Contingency: I've been in this business for over 25 years and I don’t think I can remember a time when a vendor included contingency in the financial summary. Why? Perhaps because they're worried about doing a limbo dance under the simple payback period “maximum threshold” that the customer told them about, and they don’t want to risk any cost increase. That really doesn't do any justice to the customer in the end, so be sure to disclose a contingency amount upfront.
Rebates and incentives: Rebates and incentives have a tendency to reduce first cost, so any savvy sales professional would be sure to include estimates for these in the analysis.
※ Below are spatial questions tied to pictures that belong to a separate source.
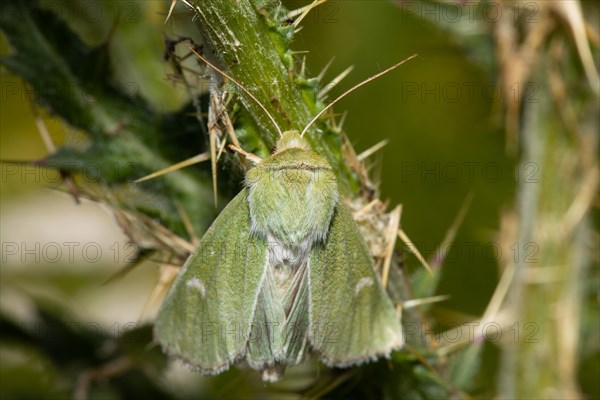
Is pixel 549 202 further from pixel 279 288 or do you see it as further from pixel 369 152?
pixel 279 288

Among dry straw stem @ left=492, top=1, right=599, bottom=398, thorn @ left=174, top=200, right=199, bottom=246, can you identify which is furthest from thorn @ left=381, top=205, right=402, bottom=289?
dry straw stem @ left=492, top=1, right=599, bottom=398

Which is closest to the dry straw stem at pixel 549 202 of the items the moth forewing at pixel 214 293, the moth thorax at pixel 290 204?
the moth thorax at pixel 290 204

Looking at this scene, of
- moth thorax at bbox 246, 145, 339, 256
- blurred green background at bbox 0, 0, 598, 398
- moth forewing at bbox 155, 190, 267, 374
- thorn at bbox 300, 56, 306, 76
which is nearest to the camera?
thorn at bbox 300, 56, 306, 76

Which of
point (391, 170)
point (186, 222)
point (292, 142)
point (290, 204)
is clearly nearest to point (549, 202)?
point (391, 170)

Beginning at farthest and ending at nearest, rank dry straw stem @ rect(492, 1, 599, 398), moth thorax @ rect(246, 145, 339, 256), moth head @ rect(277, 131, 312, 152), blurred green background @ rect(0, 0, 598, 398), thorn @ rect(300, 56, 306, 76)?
blurred green background @ rect(0, 0, 598, 398), dry straw stem @ rect(492, 1, 599, 398), moth thorax @ rect(246, 145, 339, 256), moth head @ rect(277, 131, 312, 152), thorn @ rect(300, 56, 306, 76)

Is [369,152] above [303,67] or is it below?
below

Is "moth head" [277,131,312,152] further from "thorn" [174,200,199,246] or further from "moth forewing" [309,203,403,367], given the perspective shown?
"thorn" [174,200,199,246]

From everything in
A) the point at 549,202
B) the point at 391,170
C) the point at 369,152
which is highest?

Tax benefits: Be sure to separate these from the rebates and incentives. Rebates and incentives can be before-tax or after-tax and so can tax benefits (think “tax deduction” versus “tax credit”). It bothers me when someone says, “You’re going to save a thousand dollars per year in energy bills, and in addition to that, you're going to get a five-hundred-dollar tax credit.” Think about that. If you save a thousand dollars in energy bills, assuming that you're a business and you can write that energy off as a cost, you’re really not saving that whole thousand dollars. Rather, on an after-tax basis you're saving a thousand dollars multiplied by “one minus your marginal tax rate.” So be careful how you present rebates, incentives, and tax benefits in your analysis.
Payment: Who is actually going to be paying for the first cost of the project? We talked about this in the blogs that addressed doing upgrades in landlord/tenant settings. It’s important for you to know who is paying and to demonstrate how this impacts the project’s financials.